On ne présente plus Abd Al Malik. Rappeur, slameur et compositeur français d'origine congolaise, il a renversé en quatorze titres, tout ce qu’on croyait savoir de lui. Avec l’album Château Rouge, l’enfant de la banlieue de Strasbourg rappelle qu’il a aussi grandi quelques années en Afrique, le révolutionnaire du hip hop français ose la langue anglaise, le rappeur se décide à chanter. Les deux albums Gibraltar et Dante l’avaient installé au premier plan : trois victoires de la musique (dont celle de l’artiste masculin de l’année en 2008), le prix Constantin, le prix Raoul-Breton de la Sacem et la distinction de chevalier des Arts et lettre.

▶ **Travail demandé**
• a. Répondez à ces questions sur l'extrait consacré à Abd Al Malik :
(i) Combien de titres compte l'album Château Rouge ?
(ii) Quels deux albums l'avaient installé au premier plan ?
(iii) Quelle victoire de la musique a-t-il obtenue en 2008 ?
• b. Recopiez le passage de l'extrait sur Abd Al Malik situé entre « On ne présente » et « Arts et lettre. », ces deux bornes comprises.
• c. Poursuivez le texte sur Abd Al Malik après sa dernière phrase.

▶ **Matériel fourni**
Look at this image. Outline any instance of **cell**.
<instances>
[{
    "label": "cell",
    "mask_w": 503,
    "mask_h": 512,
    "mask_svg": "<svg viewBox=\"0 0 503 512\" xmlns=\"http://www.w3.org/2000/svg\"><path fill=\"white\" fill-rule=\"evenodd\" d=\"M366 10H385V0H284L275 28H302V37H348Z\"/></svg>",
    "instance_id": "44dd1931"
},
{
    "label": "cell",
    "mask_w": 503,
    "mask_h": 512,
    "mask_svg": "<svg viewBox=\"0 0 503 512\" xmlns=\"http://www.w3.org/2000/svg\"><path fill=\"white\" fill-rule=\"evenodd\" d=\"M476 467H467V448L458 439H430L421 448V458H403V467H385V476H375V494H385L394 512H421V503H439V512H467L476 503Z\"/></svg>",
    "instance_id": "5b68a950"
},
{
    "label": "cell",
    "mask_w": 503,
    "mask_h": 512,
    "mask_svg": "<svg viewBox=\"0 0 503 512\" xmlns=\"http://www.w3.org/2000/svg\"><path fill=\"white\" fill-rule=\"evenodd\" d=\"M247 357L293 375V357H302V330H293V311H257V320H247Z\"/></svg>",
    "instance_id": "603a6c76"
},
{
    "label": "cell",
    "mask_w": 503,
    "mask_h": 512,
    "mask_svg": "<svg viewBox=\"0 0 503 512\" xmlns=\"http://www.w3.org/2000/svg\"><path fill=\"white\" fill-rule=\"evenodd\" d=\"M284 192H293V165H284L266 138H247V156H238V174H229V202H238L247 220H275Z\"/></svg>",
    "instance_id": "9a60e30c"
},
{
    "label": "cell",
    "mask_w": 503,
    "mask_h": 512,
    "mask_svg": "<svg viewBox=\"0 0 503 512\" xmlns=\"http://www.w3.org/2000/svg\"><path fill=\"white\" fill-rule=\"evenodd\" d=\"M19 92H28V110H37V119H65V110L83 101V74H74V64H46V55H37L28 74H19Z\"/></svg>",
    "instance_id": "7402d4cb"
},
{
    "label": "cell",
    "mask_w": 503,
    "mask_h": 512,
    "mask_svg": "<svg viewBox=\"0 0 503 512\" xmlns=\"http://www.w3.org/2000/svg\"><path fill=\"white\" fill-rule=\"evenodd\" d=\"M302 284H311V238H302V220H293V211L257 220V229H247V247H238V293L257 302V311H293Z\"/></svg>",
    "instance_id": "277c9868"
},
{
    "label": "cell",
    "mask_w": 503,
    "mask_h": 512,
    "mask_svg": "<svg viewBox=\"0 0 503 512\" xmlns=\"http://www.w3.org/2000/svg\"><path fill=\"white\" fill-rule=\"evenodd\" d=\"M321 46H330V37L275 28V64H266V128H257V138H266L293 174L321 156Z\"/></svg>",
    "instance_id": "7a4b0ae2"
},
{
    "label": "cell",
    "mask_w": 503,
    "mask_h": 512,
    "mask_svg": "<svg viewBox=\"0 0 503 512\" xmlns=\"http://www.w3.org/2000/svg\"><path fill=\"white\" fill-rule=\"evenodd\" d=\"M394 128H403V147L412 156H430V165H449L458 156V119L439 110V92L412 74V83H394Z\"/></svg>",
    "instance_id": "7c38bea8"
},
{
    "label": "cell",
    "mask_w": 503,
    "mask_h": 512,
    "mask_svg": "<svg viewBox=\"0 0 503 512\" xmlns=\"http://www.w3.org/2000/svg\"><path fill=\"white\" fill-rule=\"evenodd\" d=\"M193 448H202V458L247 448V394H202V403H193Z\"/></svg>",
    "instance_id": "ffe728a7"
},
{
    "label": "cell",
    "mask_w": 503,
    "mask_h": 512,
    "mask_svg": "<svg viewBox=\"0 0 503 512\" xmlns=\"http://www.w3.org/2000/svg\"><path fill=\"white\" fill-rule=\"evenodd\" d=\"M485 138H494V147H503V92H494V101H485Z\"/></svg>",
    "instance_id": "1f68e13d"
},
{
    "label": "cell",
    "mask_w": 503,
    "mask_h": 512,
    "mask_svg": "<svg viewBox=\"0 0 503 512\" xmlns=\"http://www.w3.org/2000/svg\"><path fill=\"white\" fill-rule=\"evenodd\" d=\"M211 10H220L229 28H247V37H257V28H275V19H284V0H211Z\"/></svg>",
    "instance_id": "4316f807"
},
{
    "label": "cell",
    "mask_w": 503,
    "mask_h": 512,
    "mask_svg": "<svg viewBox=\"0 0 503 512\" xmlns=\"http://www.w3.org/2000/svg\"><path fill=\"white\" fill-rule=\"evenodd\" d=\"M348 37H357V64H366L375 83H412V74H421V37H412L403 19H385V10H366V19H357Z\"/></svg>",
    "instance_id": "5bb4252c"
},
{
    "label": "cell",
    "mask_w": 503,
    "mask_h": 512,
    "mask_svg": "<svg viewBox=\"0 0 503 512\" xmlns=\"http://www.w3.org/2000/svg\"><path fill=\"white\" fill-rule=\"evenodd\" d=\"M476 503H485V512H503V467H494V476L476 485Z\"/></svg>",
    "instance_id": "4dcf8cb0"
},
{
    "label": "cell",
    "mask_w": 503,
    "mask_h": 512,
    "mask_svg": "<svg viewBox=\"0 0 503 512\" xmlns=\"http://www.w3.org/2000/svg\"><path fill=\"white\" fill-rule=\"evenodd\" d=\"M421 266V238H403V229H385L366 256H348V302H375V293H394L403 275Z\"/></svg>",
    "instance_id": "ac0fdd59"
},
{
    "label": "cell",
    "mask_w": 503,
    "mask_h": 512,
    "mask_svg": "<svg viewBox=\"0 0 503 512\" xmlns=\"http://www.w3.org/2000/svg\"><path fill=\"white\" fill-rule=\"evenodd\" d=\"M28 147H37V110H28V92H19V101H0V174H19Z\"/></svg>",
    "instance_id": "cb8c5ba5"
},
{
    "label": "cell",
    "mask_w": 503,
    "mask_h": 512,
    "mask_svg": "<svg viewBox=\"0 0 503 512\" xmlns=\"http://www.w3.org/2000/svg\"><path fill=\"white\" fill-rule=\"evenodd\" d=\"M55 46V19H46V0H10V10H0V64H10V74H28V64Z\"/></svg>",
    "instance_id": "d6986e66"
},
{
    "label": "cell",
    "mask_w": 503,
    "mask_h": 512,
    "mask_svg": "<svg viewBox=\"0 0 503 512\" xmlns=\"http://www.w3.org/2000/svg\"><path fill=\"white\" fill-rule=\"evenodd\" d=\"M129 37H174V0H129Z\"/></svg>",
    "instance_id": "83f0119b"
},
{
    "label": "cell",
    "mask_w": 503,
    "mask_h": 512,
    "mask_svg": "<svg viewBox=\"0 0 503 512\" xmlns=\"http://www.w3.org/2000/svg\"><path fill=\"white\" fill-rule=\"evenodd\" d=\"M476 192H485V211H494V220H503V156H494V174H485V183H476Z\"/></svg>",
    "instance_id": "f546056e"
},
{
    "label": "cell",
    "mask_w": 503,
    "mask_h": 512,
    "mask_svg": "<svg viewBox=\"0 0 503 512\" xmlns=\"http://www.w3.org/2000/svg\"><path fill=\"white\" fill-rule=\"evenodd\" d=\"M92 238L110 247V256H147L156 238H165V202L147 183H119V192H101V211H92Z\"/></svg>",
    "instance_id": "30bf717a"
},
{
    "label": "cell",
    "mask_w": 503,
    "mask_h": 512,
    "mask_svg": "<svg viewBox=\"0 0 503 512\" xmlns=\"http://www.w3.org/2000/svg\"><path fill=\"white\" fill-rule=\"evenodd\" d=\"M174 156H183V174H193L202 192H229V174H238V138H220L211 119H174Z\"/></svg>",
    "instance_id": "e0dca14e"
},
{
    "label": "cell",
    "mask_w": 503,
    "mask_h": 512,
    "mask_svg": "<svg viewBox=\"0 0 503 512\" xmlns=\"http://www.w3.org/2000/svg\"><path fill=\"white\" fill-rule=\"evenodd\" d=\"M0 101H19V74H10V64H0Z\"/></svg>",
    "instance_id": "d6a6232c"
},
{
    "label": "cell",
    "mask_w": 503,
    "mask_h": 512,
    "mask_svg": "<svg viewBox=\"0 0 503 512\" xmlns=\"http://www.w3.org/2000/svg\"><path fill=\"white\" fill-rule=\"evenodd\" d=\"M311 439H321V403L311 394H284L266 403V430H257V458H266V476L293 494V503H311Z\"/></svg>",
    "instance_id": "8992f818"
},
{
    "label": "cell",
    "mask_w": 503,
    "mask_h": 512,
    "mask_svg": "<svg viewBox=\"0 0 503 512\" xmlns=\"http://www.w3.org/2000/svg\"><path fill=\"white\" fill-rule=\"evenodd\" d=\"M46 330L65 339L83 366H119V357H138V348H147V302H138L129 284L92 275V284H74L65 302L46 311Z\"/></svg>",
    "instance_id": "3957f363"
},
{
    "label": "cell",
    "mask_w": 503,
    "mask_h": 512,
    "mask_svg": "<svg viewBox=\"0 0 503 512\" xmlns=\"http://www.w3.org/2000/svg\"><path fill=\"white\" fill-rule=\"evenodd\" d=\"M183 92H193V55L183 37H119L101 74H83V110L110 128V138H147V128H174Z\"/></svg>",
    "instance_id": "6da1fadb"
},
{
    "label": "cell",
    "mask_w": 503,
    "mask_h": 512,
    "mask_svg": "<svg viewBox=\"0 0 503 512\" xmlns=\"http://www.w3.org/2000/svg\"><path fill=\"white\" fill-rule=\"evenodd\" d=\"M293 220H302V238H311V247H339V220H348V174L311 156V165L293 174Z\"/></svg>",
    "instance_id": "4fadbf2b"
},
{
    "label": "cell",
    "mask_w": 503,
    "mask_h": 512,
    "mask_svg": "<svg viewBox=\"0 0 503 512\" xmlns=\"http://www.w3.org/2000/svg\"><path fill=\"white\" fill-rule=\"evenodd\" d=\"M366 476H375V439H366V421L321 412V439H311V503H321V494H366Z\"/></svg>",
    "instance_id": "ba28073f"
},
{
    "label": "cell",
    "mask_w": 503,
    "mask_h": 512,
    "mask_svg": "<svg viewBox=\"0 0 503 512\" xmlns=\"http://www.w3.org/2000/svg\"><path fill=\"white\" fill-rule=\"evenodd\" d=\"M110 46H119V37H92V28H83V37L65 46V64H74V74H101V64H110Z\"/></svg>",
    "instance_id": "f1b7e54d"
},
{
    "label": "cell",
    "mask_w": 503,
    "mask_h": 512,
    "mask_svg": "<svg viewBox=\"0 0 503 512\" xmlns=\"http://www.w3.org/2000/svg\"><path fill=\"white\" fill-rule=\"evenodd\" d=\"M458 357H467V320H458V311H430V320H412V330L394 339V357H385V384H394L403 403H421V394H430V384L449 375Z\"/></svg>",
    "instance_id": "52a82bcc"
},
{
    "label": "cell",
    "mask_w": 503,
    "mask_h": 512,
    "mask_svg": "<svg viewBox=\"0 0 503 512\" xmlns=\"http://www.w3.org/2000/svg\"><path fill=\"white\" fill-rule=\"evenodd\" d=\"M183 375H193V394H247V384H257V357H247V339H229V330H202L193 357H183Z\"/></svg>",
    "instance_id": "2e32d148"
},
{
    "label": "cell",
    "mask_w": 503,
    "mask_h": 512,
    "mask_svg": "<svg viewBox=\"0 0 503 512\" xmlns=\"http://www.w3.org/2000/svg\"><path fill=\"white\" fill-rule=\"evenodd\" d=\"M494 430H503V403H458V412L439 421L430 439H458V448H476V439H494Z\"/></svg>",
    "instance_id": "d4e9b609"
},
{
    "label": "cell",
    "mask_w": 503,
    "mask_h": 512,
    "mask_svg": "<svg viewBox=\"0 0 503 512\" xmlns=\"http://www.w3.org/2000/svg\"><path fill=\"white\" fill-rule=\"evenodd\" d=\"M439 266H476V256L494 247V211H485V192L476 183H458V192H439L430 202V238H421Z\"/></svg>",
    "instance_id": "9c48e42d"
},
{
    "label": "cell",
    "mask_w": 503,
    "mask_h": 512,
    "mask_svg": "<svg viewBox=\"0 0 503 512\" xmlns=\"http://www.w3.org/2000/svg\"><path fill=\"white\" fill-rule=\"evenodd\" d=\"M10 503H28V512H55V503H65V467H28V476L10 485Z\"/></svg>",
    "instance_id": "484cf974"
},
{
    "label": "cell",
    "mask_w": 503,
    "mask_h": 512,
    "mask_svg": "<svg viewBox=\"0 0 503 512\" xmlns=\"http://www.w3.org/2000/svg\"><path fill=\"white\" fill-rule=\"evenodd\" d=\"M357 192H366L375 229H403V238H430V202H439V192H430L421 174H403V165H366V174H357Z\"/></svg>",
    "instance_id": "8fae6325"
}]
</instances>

▶ **Réponses attendues**
• a.
(i) Quatorze titres.
(ii) Gibraltar et Dante.
(iii) Celle de l'artiste masculin de l'année.

• b.
On ne présente plus Abd Al Malik. Rappeur, slameur et compositeur français d'origine congolaise, il a renversé en quatorze titres, tout ce qu’on croyait savoir de lui. Avec l’album Château Rouge, l’enfant de la banlieue de Strasbourg rappelle qu’il a aussi grandi quelques années en Afrique, le révolutionnaire du hip hop français ose la langue anglaise, le rappeur se décide à chanter. Les deux albums Gibraltar et Dante l’avaient installé au premier plan : trois victoires de la musique (dont celle de l’artiste masculin de l’année en 2008), le prix Constantin, le prix Raoul-Breton de la Sacem et la distinction de chevalier des Arts et lettre.

• c.
Les albums explorent sans cesse de nouvelles formes, de nouvelles couleurs, de nouveaux mariages, de nouvelles rencontres. Du rap ? Mais bien sûr, assure Abd Al Malik : « J’ai grandi dans l’idée que le rap c’est la liberté, que l’on y fait ce que l’on veut. À un moment donné, ça s’est figé et des gens ont dit « c’est ça le rap, et rien d’autre ». Mais moi je considère que l’on doit continuer à évoluer. En ce sens, je suis un puriste, un puriste de l’essence des choses mais pas de leur forme.

Abd Al Malik se produira place du Grognon vendredi 16 à 20h30 juste avant IAM.